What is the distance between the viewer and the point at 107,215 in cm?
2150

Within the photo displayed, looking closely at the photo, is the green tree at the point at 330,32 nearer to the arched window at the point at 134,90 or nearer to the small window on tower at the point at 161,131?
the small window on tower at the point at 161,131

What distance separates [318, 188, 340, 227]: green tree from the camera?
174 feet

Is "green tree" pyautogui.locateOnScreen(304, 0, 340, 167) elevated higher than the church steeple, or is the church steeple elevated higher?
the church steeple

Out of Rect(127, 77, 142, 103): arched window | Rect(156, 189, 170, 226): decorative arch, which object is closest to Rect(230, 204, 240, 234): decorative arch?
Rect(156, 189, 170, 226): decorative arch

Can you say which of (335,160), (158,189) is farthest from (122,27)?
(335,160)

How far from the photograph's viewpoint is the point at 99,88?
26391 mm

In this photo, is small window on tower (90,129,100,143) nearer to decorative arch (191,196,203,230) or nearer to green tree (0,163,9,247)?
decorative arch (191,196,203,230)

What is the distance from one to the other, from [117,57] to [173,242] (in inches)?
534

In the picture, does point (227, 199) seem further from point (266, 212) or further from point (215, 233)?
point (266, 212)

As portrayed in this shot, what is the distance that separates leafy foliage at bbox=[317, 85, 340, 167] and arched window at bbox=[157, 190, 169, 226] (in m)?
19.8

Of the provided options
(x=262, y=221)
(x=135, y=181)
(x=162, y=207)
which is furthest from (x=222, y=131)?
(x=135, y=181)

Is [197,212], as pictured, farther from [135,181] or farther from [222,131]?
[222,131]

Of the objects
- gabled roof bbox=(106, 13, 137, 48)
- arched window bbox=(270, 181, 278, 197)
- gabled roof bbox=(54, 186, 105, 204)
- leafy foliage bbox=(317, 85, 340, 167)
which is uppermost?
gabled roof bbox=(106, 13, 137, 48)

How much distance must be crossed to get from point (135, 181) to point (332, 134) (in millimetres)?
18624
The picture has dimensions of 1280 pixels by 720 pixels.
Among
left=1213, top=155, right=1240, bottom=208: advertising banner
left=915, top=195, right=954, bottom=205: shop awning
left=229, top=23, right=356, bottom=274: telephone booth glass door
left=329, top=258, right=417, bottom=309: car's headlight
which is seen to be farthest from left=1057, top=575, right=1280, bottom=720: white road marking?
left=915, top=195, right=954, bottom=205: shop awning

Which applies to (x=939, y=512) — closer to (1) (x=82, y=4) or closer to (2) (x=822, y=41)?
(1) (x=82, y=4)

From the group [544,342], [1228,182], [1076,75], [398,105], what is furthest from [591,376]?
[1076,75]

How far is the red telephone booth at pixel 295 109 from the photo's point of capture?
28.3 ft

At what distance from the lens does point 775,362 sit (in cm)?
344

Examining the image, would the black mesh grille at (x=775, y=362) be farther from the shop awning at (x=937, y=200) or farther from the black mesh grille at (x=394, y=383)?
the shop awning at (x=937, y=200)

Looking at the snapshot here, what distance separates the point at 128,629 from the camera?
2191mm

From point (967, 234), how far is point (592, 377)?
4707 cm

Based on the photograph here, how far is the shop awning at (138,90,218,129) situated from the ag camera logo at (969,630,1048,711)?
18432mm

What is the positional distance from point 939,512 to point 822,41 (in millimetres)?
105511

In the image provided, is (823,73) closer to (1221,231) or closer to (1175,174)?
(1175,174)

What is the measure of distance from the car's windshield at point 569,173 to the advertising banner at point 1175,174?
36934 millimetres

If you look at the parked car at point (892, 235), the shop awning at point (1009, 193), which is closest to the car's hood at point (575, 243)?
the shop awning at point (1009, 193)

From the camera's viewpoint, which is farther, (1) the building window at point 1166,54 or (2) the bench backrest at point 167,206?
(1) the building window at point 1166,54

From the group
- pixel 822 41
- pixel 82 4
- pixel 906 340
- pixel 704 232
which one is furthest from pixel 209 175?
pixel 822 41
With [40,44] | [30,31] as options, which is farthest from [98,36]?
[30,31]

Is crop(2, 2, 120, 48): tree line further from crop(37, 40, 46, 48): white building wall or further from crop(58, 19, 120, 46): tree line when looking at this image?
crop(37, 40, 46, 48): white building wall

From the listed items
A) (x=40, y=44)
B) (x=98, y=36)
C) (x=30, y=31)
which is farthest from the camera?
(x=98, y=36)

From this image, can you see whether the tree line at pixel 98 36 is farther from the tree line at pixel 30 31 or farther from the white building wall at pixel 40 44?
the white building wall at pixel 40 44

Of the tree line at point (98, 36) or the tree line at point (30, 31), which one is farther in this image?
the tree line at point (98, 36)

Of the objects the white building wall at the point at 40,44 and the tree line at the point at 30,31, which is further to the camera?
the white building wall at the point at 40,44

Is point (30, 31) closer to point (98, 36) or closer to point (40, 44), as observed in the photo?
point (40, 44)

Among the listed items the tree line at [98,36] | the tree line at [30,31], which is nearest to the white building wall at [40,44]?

§ §

■ **The task**
Recast the records from the line with "What is the positional" to the line with "36934 millimetres", both included, as a Markdown table with the columns Row and Line. Skip blank lines and give a row number to each remaining line.

■ **Right answer**
| Row | Line |
|---|---|
| 1 | What is the positional distance from point 939,512 to point 822,41 (in millimetres)? |
| 2 | 105511 |
| 3 | In the image provided, is (823,73) closer to (1221,231) or closer to (1175,174)? |
| 4 | (1175,174) |
| 5 | What is the measure of distance from the car's windshield at point 569,173 to the advertising banner at point 1175,174? |
| 6 | 36934 millimetres |